Task item — Could you transcribe exactly the lines from the one containing "Buseteros y autoridades" through the last line of the records below, leaving out the pictures?

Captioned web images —
"""
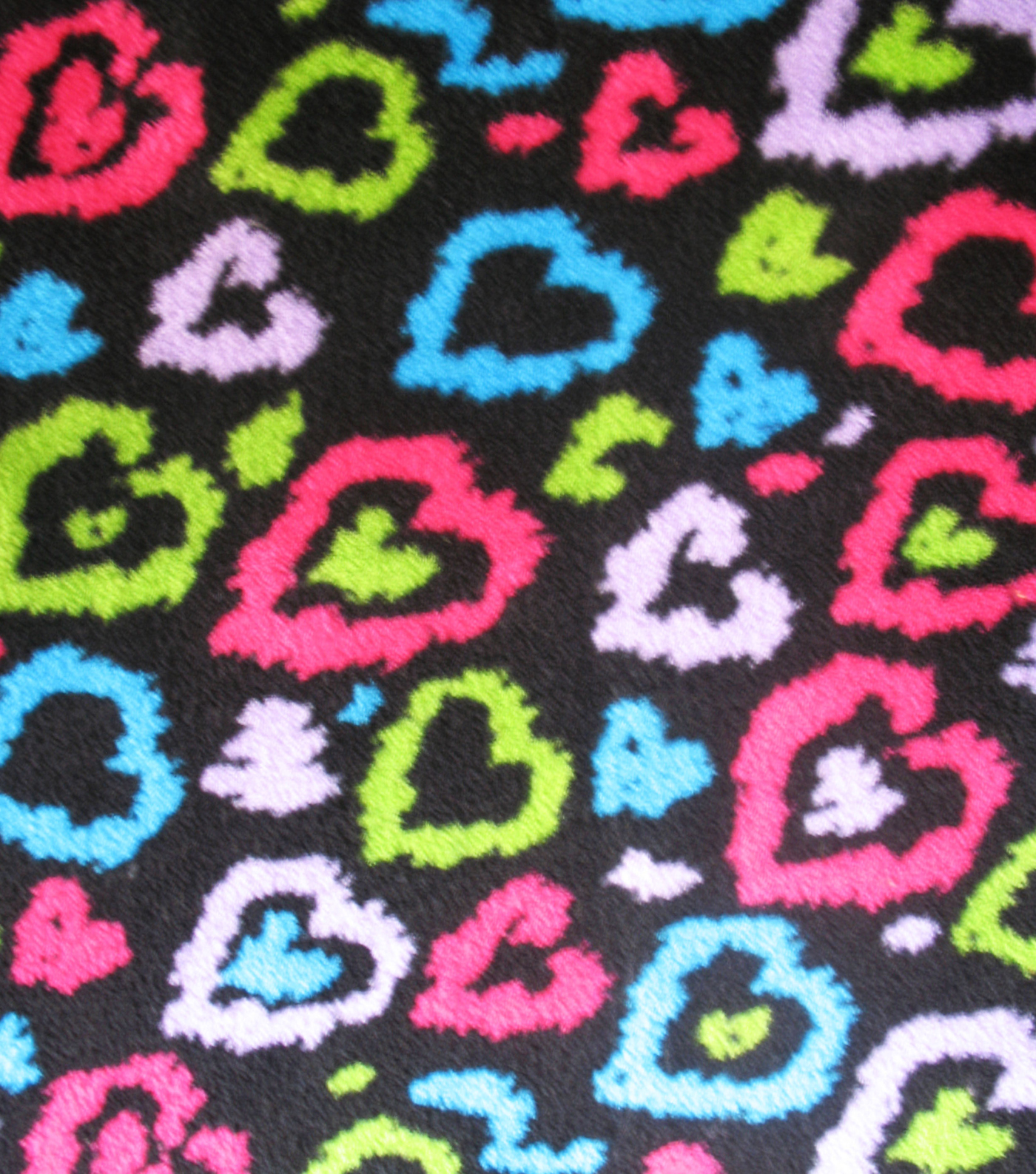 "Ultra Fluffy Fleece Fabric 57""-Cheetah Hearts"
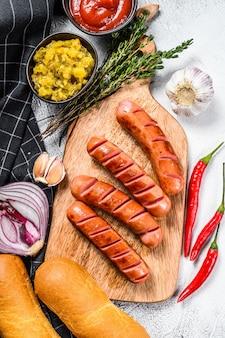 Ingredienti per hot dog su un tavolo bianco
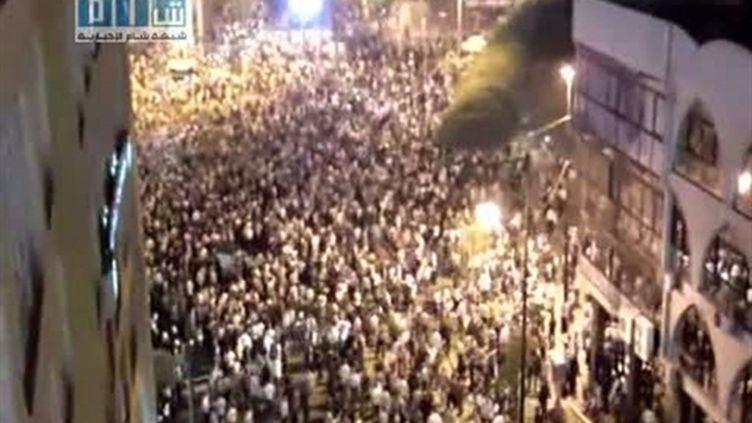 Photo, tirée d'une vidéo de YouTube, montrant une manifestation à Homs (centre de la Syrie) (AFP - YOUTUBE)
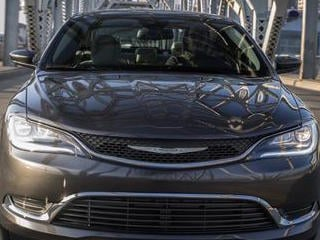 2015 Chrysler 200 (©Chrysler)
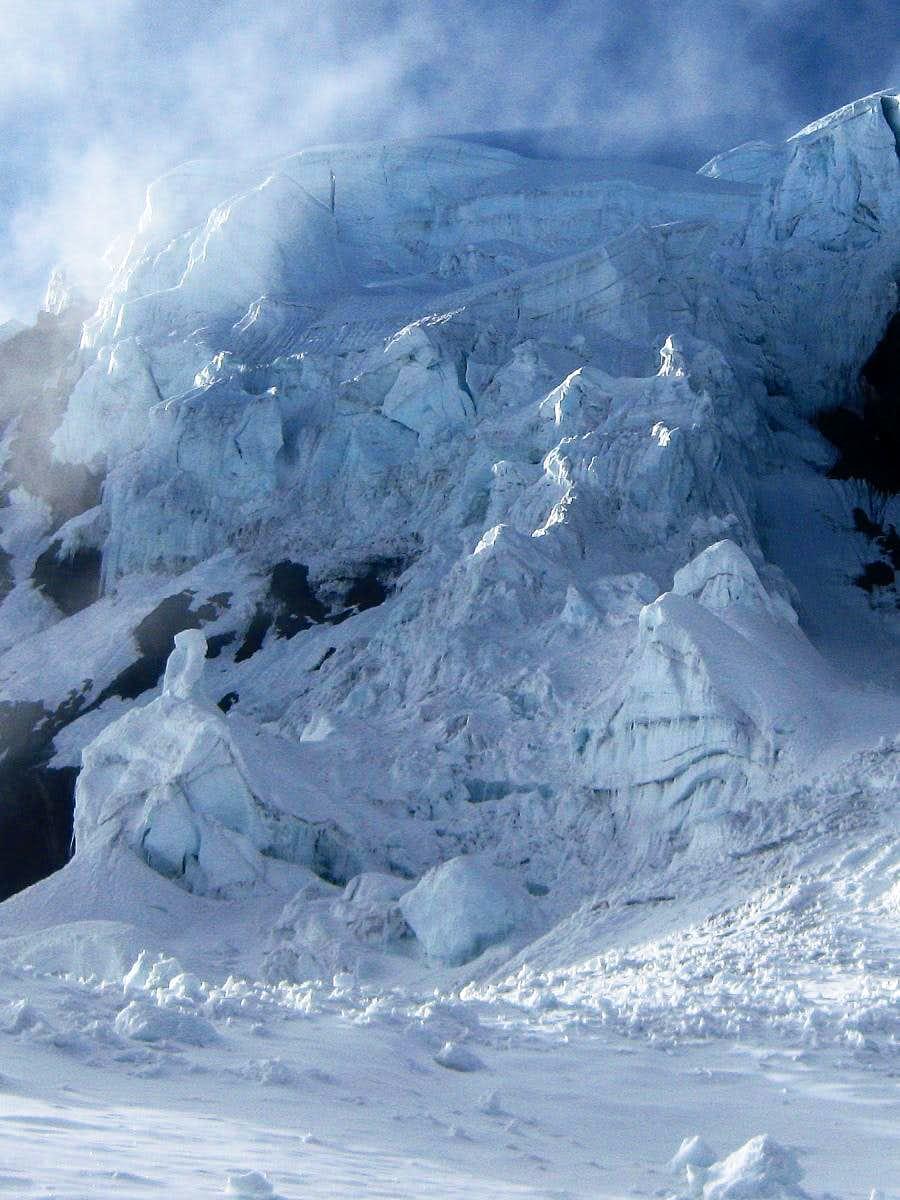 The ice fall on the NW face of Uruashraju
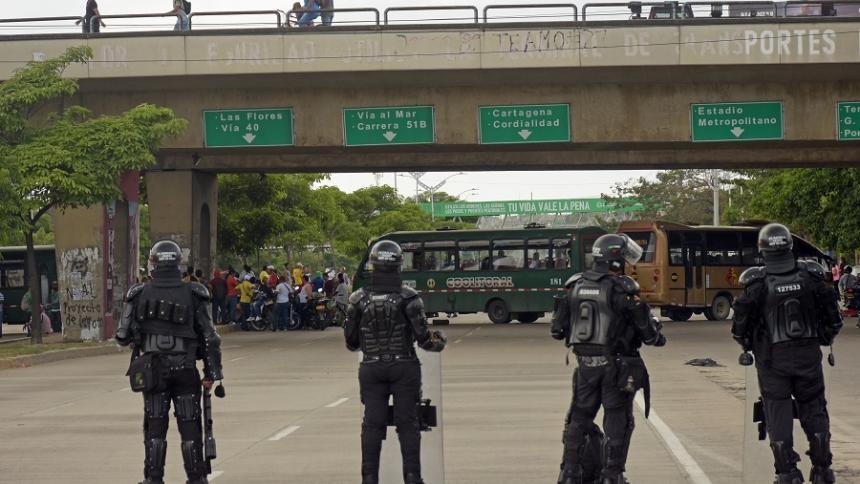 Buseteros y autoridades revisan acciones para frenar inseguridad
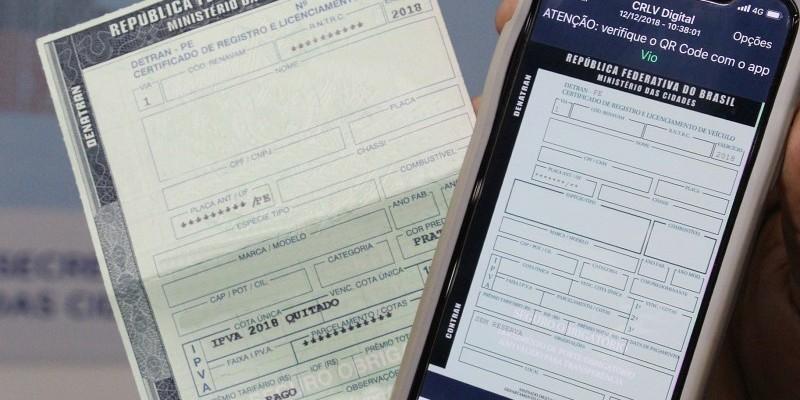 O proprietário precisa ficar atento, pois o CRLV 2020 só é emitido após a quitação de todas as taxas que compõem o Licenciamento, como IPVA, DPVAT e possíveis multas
"""
Exercise output —
 Buseteros y autoridades revisan acciones para frenar inseguridad
 O proprietário precisa ficar atento, pois o CRLV 2020 só é emitido após a quitação de todas as taxas que compõem o Licenciamento, como IPVA, DPVAT e possíveis multas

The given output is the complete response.